I’m sure the mystery helps his popularity, but it totally makes sense that a guy who illegally spray paints stuff for a living would want to maintain a low profile. I guess it’s slightly tricky, but it’s also pretty straightforward.
(unlike, say, my wang, which is considered extremely tangible — it even comes in a box!)
your mom’s box! *straightens flat brimmed hat, continues hot gluing rhinestones onto Affliction shirt*
Let me guess. His first name is something girly. Like, oh I don’t know… Ansley, right?
“…chinchilla in a fucking gas mask popping out of a top hat…”
Mom?
Shop, I want that on my wall. Chinchillas are adorable!
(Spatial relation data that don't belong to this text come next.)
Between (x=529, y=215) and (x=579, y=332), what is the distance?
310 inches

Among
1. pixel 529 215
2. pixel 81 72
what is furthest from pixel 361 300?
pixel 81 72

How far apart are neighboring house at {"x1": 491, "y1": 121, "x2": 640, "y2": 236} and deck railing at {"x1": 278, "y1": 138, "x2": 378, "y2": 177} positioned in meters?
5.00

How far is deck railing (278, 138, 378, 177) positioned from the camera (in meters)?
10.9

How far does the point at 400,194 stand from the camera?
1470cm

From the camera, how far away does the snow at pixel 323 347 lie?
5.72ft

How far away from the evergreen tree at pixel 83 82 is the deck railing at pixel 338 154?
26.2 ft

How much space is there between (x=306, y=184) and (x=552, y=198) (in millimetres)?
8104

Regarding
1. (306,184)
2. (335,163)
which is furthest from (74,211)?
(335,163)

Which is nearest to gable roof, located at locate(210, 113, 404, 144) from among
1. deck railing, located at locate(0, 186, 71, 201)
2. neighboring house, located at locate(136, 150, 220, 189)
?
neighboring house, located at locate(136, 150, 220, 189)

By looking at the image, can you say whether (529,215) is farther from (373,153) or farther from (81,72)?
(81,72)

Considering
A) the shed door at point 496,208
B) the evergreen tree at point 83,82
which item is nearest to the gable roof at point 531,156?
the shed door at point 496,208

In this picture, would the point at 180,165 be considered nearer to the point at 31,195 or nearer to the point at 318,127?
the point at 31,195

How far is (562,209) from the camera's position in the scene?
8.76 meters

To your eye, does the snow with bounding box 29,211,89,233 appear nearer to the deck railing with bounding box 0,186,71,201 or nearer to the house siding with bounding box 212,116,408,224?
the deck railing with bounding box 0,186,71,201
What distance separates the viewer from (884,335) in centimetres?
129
I’m not a defender of graffiti by any means, but the places Banksy sprays, it seems like his paintings are an improvement. The idiots he inspires, probably not so much, but still…
Close enough, Crappy.
At least the graffiti star in Delillo’s Underworld had the common decency to be dying of AIDS.
*heads to Home Depot for another gallon of Transgel and scrub brushes.
For the last time, guys, it’s B-U-R-N-S-Y.
That woman’s right eye will forever haunt Him.
Hiding your identity is inherently shady. You don’t see me using a pseudonym on the internet just because I’m ashamed of making dick jokes.
Am I alone in thinking it would be hilarious if everyone affiliated with the film who shows up to the next award show gets arrested for vandalism?
I am alone? Guess it will just be me at my superbowl party… again.
Just saw this on the FoxNews™ ticker:
White guys who spray paint on walls viewed as douchebags by public.
Pretty straightforward.
I read FoxNews ticker and thought Baboon heart!
Magic records and a baboon heart?… (imagines Marisa Tomei anchoring FoxNews)
I was expecting this post to be an Andrew WK squeaquel.
There’s a Banksy original under my scrotum. True story! That dude can strike anywhere, anytime. He’s like if the flu and teenage boners combined.
What am I bid for Burnsy’s identity? Two bits? Do I hear two bits?
“why do people always accuse Banksy of being some trickster/prankster/publicity stunt king?”
How about when he walked into galleries and added his own art? Or the whole West Bank thing?
He sneaks places to put up his art, but after that, where is the subterfuge? The art itself always seems pretty straightforward.